Task requirements:
When you have gone through the entries below, state how many lines include the word "message" and write nothing else.

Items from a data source
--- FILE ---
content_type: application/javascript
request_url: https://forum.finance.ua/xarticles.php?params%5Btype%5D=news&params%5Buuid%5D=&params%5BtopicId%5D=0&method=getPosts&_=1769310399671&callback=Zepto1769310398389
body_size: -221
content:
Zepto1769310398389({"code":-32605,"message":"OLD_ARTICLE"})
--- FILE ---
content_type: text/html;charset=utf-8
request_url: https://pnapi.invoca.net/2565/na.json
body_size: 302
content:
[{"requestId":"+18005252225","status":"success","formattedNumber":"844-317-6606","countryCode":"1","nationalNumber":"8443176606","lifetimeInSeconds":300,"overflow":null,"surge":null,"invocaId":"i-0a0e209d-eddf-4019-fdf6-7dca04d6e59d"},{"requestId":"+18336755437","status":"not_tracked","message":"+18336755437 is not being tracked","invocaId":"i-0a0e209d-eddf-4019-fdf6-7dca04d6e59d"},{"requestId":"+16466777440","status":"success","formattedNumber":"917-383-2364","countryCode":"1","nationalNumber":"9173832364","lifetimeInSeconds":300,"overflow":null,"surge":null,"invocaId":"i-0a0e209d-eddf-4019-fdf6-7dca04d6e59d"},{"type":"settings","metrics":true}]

Answer to the problem:
2